• [EXCERPTED TEXT]
>> START

Determining the pattern syntax code which refers to the 57 coding syntax models. At the stage of correct pattern mapping, the first is to determine the position of Javanese characters as the scheme of Javanese characters writing. Every split of the Latin string pattern can site the alphabet blocks consisting of 5 rows and n columns [6]. This stage produces a list of syntax codes that will be used for transliterated split of the Latin string pattern which pattern layout has been obtained using the TeX/LaTeX format, are called the intermediate text.

Figure 2: Framework of Latin to Javanese character transliteration with LaTeX

After all 4 steps are performed automatically, the next stage is to compile the document. Intermediate text that has been obtained is compiled then JawaTeX.sty and Jawa.tfm are used by TeX to compile the document. JawaTeX.sty contains a Javanese script writing rules in a style TeX form, which includes [7]:

The word mastery which is different for example in a name.

The rule to combine the characters merger and define how to place and combine the characters.

Determining the shape of characters that is required in the merger because the Javanese characters have a lot of variety. A character in Javanese will have a different shape if it is placed in different positions despite having the same sound. A character in Javanese can also be possible to be paired with some Java characters depending on the surrounding characters and the placement is not always in the back of the previous characters, but sometimes it must be inserted between the previous character. In addition, there are some characters that should not be paired with other characters, so that should replace the previous character. Jawa.tfm is font codes known by TeX and is a result of Metafont compilation.

Manual mode is intended for users who have the knowledge to determine the Latin string split patterns and syntax coding. There are 3 stages, the first is the correct of source text writing, the second is the writing of the Latin format string and the third is the split of Latin string patterns in which all of these have been in the mind of users, who then arrange in the intermediate text that is ready to be compiled.

>> END

• [DIRECTIVES]
**a.** List the three stages of manual mode that the text on Latin-to-Javanese transliteration gives.
**b.** Copy the passage of the transliteration text starting at "Figure 2: Framework" and ending at "example in a name.".

• [ENTRIES PROVIDED]

>> START

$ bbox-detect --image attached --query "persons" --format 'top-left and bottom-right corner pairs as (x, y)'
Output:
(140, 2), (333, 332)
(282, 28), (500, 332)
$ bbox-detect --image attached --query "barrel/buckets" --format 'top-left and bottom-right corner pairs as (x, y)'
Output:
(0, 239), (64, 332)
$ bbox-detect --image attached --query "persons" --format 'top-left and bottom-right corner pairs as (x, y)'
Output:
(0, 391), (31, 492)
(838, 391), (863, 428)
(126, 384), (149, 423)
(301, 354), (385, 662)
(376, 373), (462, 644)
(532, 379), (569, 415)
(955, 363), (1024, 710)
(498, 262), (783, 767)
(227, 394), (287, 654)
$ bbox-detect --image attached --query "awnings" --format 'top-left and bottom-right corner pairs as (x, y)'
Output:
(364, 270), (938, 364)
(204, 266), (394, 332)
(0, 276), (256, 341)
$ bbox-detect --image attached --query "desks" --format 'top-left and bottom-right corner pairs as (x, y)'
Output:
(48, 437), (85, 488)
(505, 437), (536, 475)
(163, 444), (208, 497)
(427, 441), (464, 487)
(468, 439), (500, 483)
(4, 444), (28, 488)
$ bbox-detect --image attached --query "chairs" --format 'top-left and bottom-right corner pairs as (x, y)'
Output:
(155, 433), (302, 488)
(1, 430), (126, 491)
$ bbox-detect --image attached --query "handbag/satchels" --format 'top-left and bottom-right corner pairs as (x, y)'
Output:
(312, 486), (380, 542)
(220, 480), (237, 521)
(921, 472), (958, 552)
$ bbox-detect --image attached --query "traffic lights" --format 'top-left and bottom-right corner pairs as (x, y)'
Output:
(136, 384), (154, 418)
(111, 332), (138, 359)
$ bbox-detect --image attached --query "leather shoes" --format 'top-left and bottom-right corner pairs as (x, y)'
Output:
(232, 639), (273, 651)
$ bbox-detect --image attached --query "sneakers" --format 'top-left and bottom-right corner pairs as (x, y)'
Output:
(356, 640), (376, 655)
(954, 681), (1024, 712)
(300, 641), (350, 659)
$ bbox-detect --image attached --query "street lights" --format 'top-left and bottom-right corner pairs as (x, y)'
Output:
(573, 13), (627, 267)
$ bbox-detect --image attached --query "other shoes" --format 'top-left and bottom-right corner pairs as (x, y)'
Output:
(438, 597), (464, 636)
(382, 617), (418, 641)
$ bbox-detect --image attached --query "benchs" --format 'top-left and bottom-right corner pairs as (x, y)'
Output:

>> END

• [WRITTEN RESPONSES]
**a.**
1. The correct of source text writing
2. The writing of the Latin format string
3. The split of Latin string patterns

**b.**
Figure 2: Framework of Latin to Javanese character transliteration with LaTeX

After all 4 steps are performed automatically, the next stage is to compile the document. Intermediate text that has been obtained is compiled then JawaTeX.sty and Jawa.tfm are used by TeX to compile the document. JawaTeX.sty contains a Javanese script writing rules in a style TeX form, which includes [7]:

The word mastery which is different for example in a name.